Instruction 1
Copy the part of the Ames housing notebook starting with "# Adjust font" and going on through "ax.set_ylabel(ax.get_ylabel(), fontsize=16)", word for word.
Instruction 2
Write what comes next in the Ames housing notebook, picking up right after its last sentence.

Selected text

━━━

This variable is assumed to contain the same information as the ordinal variable *Land Slope* and is dropped.

In [None]:
sns.scatterplot(x="GrLivArea", y="SalePrice", hue="LandContour", s=15, data=housing);

### Lot Configuration

This variable shows no good pattern and is dropped.

In [None]:
sns.scatterplot(x="GrLivArea", y="SalePrice", hue="LotConfig", s=15, data=housing);

### Masonry Veneer Type

"Stone" has a higher slope than others

In [None]:
sns.scatterplot(x="GrLivArea", y="SalePrice", hue="MasVnrType", s=15, data=housing);

In [None]:
street = ["BrkFace"]
none =["None"]
plot = sns.lmplot(
    x="GrLivArea", y="SalePrice", col="MasVnrType", hue="MasVnrType",
    col_order=["Stone"] + street+none,
    data=housing, robust=True, col_wrap=4, ci=None, truncate=True, scatter_kws={"s": 10},
)
# Adjust font sizes.
for ax in plot.axes:
    ax.set_title(ax.get_title(), fontsize=20)
    ax.set_xlabel(ax.get_xlabel(), fontsize=16)
    ax.set_ylabel(ax.get_ylabel(), fontsize=16)

### Roof

Roofs in Ames, IA, are not special enough to make a difference in the price. Even "hip" roofs seem already priced in bigger houses.

━━━

Collected data
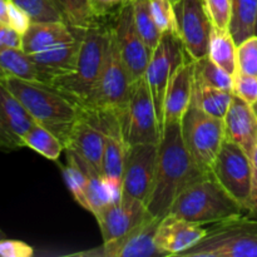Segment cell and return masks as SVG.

━━━

Exercise response 1
# Adjust font sizes.
for ax in plot.axes:
    ax.set_title(ax.get_title(), fontsize=20)
    ax.set_xlabel(ax.get_xlabel(), fontsize=16)
    ax.set_ylabel(ax.get_ylabel(), fontsize=16)

Exercise response 2
In [None]:
sns.scatterplot(x="GrLivArea", y="SalePrice", hue="RoofMatl", s=10, data=housing);

In [None]:
sns.scatterplot(x="GrLivArea", y="SalePrice", hue="RoofStyle", s=10, data=housing);

### Sale Info

Partial and abnormal (= foreclosure) sales seem to make a change with higher and lower prices respectively. These two types will be encoded in factor variables *partial_sale* and *abnormal_sale*. The impact seems to be not big though.

In [None]:
housing["SaleCondition"].value_counts()

In [None]:
partial = ["Partial"]
norm =["Normal"]
plot = sns.lmplot(
    x="GrLivArea", y="SalePrice", col="SaleCondition", hue="SaleCondition",
    col_order=["Abnorml"] + partial+norm,
    data=housing, robust=True, col_wrap=4, ci=None, truncate=True, scatter_kws={"s": 10},
)
# Adjust font sizes.
for ax in plot.axes:
    ax.set_title(ax.get_title(), fontsize=20)
    ax.set_xlabel(ax.get_xlabel(), fontsize=16)
    ax.set_ylabel(ax.get_ylabel(), fontsize=16)

In [None]:
### Sale types New and Con have higher prices

In [None]:
sns.scatterplot(x="GrLivArea", y="SalePrice", hue="SaleType", s=15, data=housing);

## Age & Remodeling

The dataset was put together between 2006 and 2010. Therefore, the variables with year numbers need to be aligned to indicate the right ages.

Convert the years to age by subtracting it from 2010. Then take the squareroot to reduce the effect of older houses on the outcome

### Corelation

In [None]:

corr = pd.concat([housing.iloc[:,:30], housing['SalePrice']], axis=1).corr()
sns.heatmap(corr)

In [None]:
def plot_correlation(data, title):
    """Visualize a correlation matrix in a nice heatmap."""
    fig, ax = plt.subplots(figsize=(12, 12))
    ax.set_title(title, fontsize=24)
    # Blank out the upper triangular part of the matrix.
    mask = np.zeros_like(data, dtype=np.bool)
    mask[np.triu_indices_from(mask)] = True
    # Use a diverging color map.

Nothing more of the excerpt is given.